I have been puzzling for a while on a problem that I managed to reduce to the following question. Suppose that we have a real random $n$-vector $X$ that is uniformly distributed on the unit sphere in dimension $n$. Let $a$ be a real number. What is, for each $a$, the probability distribution of the number of elements of $X$ that exceed $a$? That is, what is the distribution of $\#\{i : X_i \geq a\}$.
I am especially interested in small $n$, so large-$n$ asymptotics do not seem to be a way out.
My attempts so far:
My initial strategy was to try use the fact that if the $n$-vector $Z$ is i.i.d. normally distributed then $Z / \|Z\|_2$ is uniformly distributed on the unit sphere, so that $X \overset{d}{=} Z / \|Z\|_2$. The idea was then somehow try to use the 'i.i.d.-ness' of $Z$ to relate this to a binomial distribution with $n$ draws and a probability depending on $a$. Unfortunately, this seems like a dead end due to the dependence induced by division through $\|Z\|_2$ if $a \neq 0$.

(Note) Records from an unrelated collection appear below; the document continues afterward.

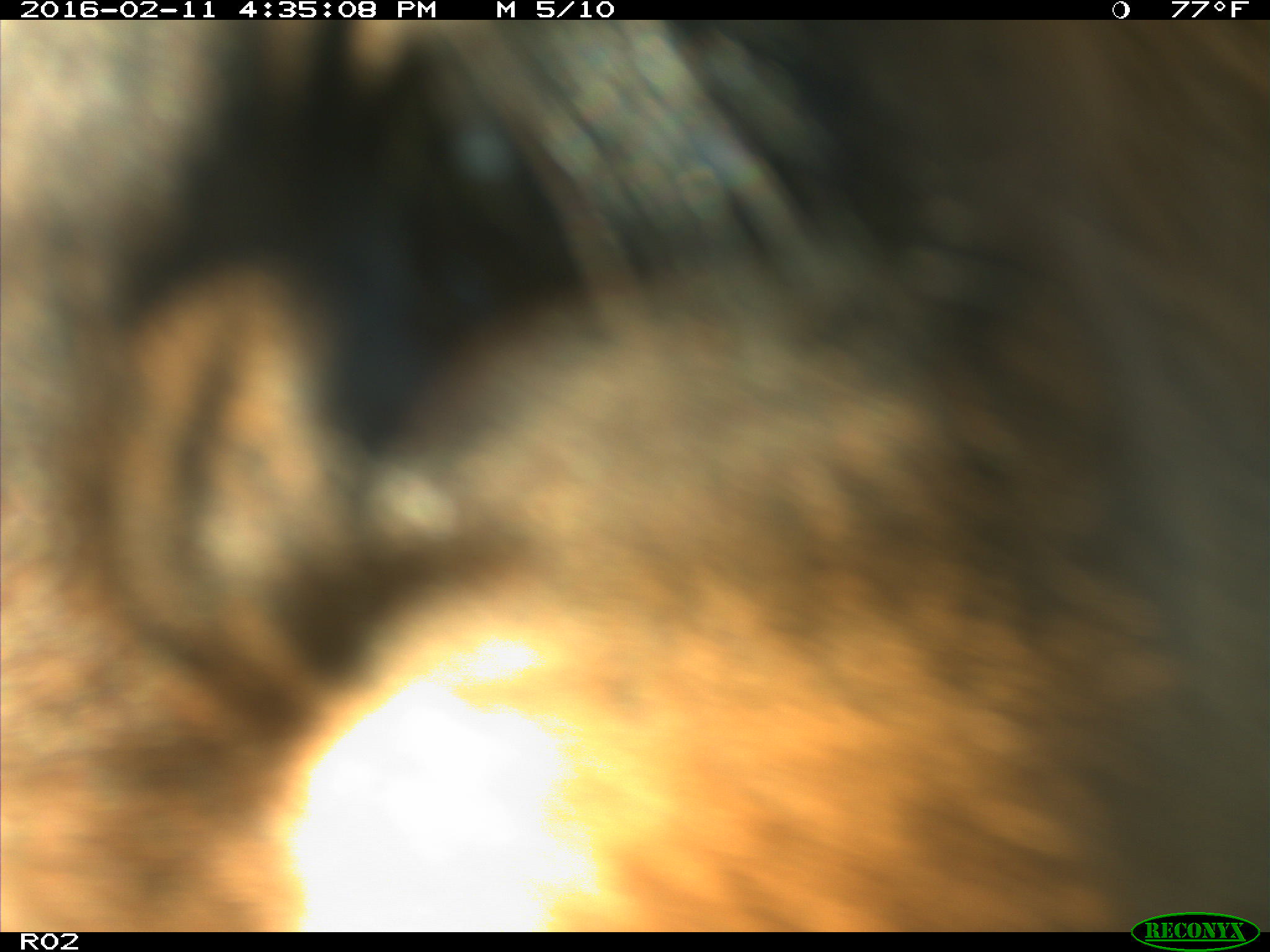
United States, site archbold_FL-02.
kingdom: Animalia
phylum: Chordata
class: Mammalia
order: Artiodactyla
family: Bovidae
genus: Bos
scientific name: Bos taurus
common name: domestic cow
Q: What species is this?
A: Bos taurus (domestic cow).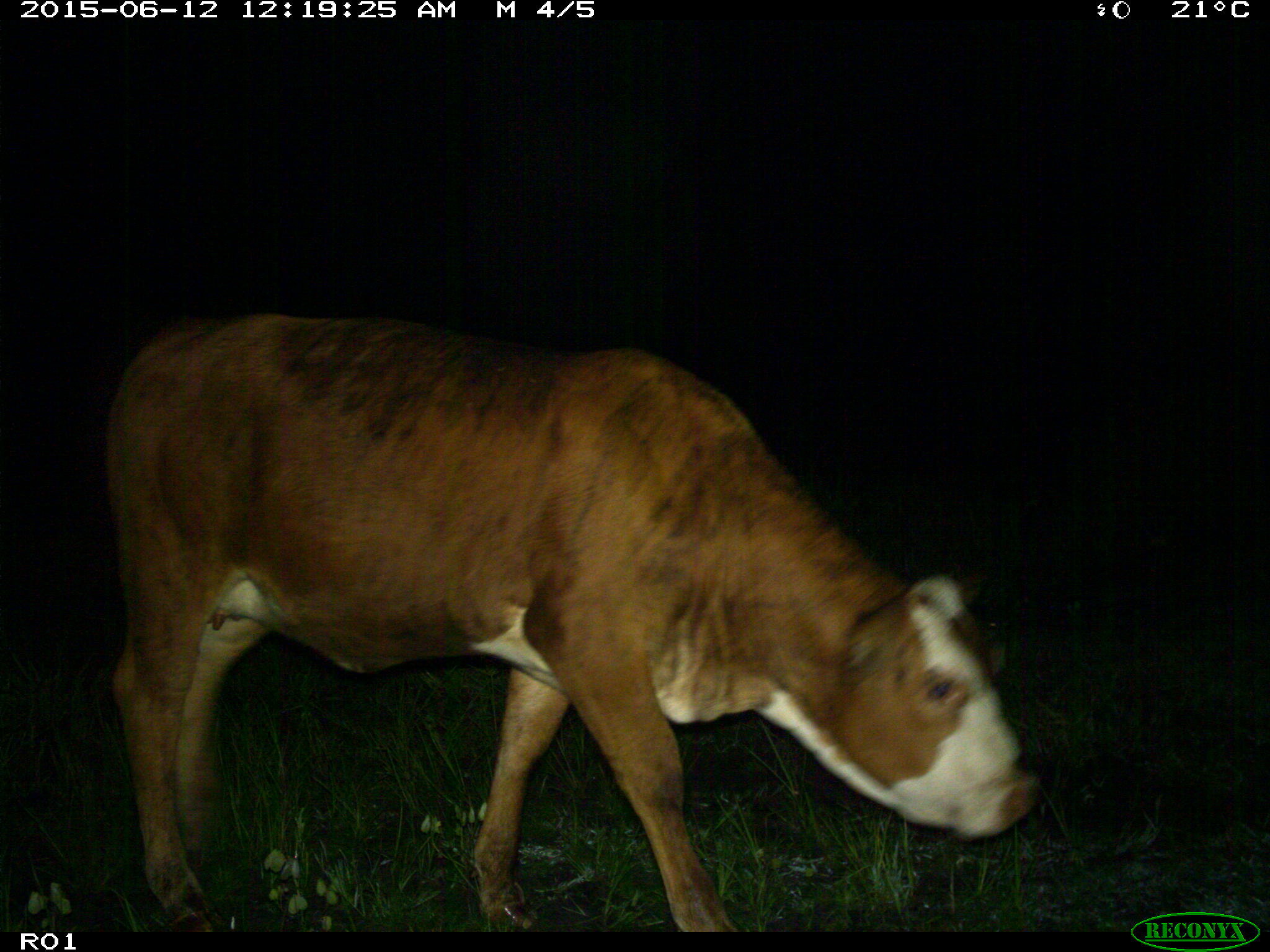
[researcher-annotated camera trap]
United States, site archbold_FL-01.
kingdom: Animalia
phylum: Chordata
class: Mammalia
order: Artiodactyla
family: Bovidae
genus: Bos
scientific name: Bos taurus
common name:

The special case of $a = 0$
For $a = 0$, this approach does work, as $P(Z_i / \|Z\|_2 \geq 0) = P(Z_i \geq 0) = .5$ (so the $\|Z\|_2$ term and therefore the dependence drops out). As all the $Z_i$'s are independent, this reduces the distribution of interest to a binomial distribution with draws-parameter $n$ and probability-parameter $.5$.
Geometric approach
I also attempted to approach it geometrically, from which it becomes clear that the distribution changes as a crosses certain boundaries depending on $n$. For example, if $a \geq 1$ the distribution is degenerate at 0. Furthermore, if $1 / \sqrt{n} \leq a \leq 1$, then the distribution is supported on (a subset of) $\{0, 1, \dots, n-1\}$, as not all elements can exceed $1 / \sqrt{n}$ since X is a unit vector. I managed to solve the case for $n = 2$ entirely geometrically, but generalising to $n = 3$ is already quite tricky, though a lot of symmetries exist.
Discussion
Overall, the problem is somewhat elegant in that it only uses an $(n-1)$-sphere and $(n-1)$ dimensional hyperplanes positioned by the parameter $a$. So it feels like this may relate to some well-known distribution, and it is very straightforward to obtain draws from the distribution by transforming a normally distributed random vector. However I have so far been unable to classify it.